A complete and modular Python pipeline to convert, OCR, and merge all your documents into a single, searchable PDF.

## Features

- **Recursive Conversion**: Traverses a directory to find all supported files (images, office documents, archives, existing PDFs).
- **OCR Processing**: Applies OCR to all documents using `ocrmypdf` to make them text-searchable.
- **Hierarchical Merging**: Merges all generated PDFs into a single file with a table of contents that mirrors the original folder structure.
- **Dual Interfaces**: Usable as both a powerful Command-Line Interface (`ocr-my-mess-cli`) and a simple Graphical User Interface (`ocr-my-mess-gui`).
- **Cross-Platform**: Packaged with PyInstaller to run on Windows, macOS, and Linux.

## Installation

### Using Conda (Recommended)

This is the easiest way to get started, as it handles all dependencies, last version of tessaract and Python itself.

```bash
# 1. Create the conda environment
conda env create -f environment.yml

# 2. Activate the environment
conda activate ocr-my-mess

# 3. Install the project in editable mode
pip install -e .
```

### Using Pip

```bash
# 1. Create and activate a virtual environment
python -m venv .venv
source .venv/bin/activate

# 2. Install dependencies
pip install -r requirements.txt

# 3. Install the project in editable mode
pip install -e .
```

**Note**: For office document conversion, you must have `LibreOffice` installed and available in your system's PATH.

## Usage

The application can be run in two modes:

- **Command-Line Interface (CLI)**: If you provide any arguments.
- **Graphical User Interface (GUI)**: If you run it without any arguments.

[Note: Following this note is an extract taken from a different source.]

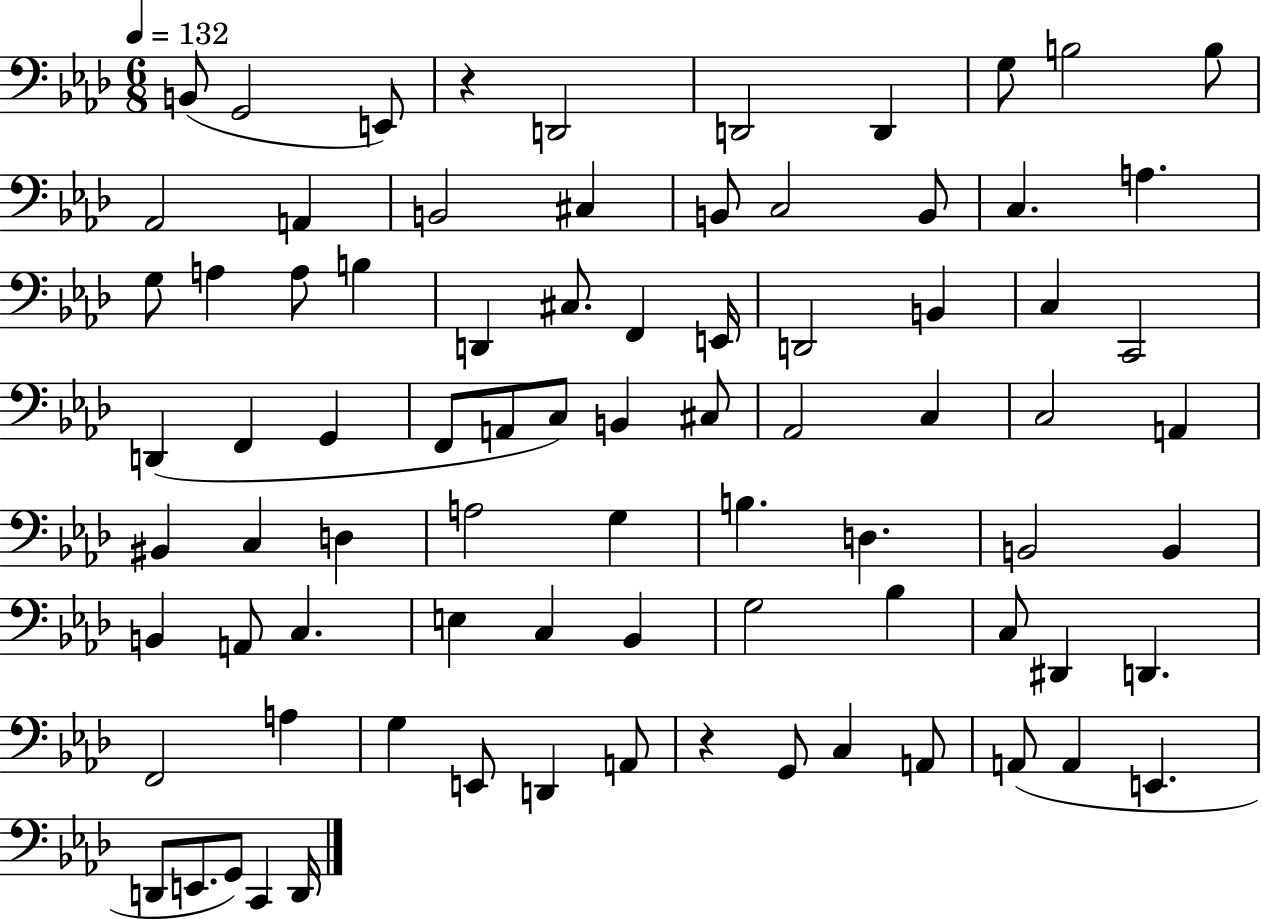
B2/e G2/h E2/e R/q D2/h D2/h D2/q G3/e B3/h B3/e Ab2/h A2/q B2/h C#3/q B2/e C3/h B2/e C3/q. A3/q. G3/e A3/q A3/e B3/q D2/q C#3/e. F2/q E2/s D2/h B2/q C3/q C2/h D2/q F2/q G2/q F2/e A2/e C3/e B2/q C#3/e Ab2/h C3/q C3/h A2/q BIS2/q C3/q D3/q A3/h G3/q B3/q. D3/q. B2/h B2/q B2/q A2/e C3/q. E3/q C3/q Bb2/q G3/h Bb3/q C3/e D#2/q D2/q. F2/h A3/q G3/q E2/e D2/q A2/e R/q G2/e C3/q A2/e A2/e A2/q E2/q. D2/e E2/e. G2/e C2/q D2/s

### Command-Line Interface (CLI)

The CLI provides several commands, including `run`, `convert` and `merge`.

```bash
# General help
ocr-my-mess --help

# Get version
ocr-my-mess -v

# Run the full pipeline on a directory
ocr-my-mess run --input /path/to/docs --output /path/to/final.pdf --lang en+fr

# Just convert and OCR all documents in a folder
ocr-my-mess convert --input-dir /path/to/docs --output-dir /path/to/output

# Just merge all PDFs in a folder into a single file
ocr-my-mess merge --input-dir /path/to/output --output-file /path/to/final.pdf
```

### Graphical User Interface (GUI)

For a more visual approach, you can launch the GUI by running the command without any arguments.

```bash
ocr-my-mess
```

This will open a window allowing you to:
- Select input and output directories.
- Choose OCR languages.
- Run the full pipeline.
- See live logs and progress.

## Development

### Running Tests

To ensure everything is working correctly, run the automated tests:

```bash
pytest
```

### Building Executables

This project uses PyInstaller to create a standalone executable. A build script is provided in the `scripts/` directory.

```bash
# Build the executable
python scripts/build.py
```

The executable will be located in the `dist/` directory.

**Note**: When running the GUI from the executable on Windows or macOS, a console window will appear alongside the main application window. This is expected behavior.